[begin RECORDED INFORMATION]

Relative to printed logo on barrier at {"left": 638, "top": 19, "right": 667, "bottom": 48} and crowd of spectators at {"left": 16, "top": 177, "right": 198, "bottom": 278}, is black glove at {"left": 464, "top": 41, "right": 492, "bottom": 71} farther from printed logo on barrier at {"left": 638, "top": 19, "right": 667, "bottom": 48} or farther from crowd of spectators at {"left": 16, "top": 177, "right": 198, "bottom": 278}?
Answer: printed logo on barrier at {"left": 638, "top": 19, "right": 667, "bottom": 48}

[end RECORDED INFORMATION]
[begin RECORDED INFORMATION]

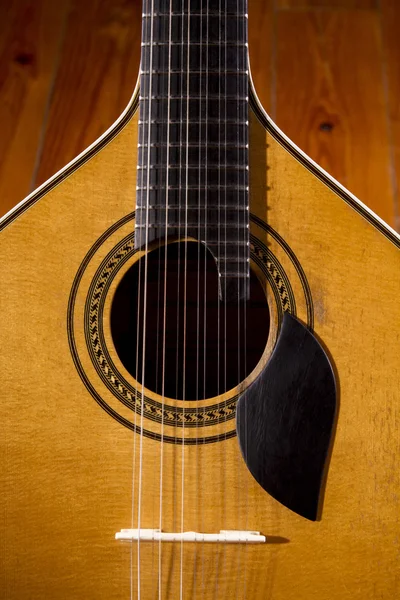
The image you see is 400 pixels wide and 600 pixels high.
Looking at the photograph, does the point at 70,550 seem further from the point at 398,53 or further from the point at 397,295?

[end RECORDED INFORMATION]
[begin RECORDED INFORMATION]

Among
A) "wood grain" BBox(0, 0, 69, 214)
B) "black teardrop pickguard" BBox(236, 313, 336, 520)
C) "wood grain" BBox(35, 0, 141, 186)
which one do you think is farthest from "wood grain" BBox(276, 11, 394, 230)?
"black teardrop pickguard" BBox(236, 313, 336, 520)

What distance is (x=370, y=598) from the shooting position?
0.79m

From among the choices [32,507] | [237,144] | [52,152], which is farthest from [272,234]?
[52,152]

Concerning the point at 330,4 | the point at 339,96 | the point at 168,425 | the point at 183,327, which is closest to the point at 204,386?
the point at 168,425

[end RECORDED INFORMATION]

SET PROBLEM: Count the lines above that contain the word "black" and give only that number.

RESPONSE BELOW: 3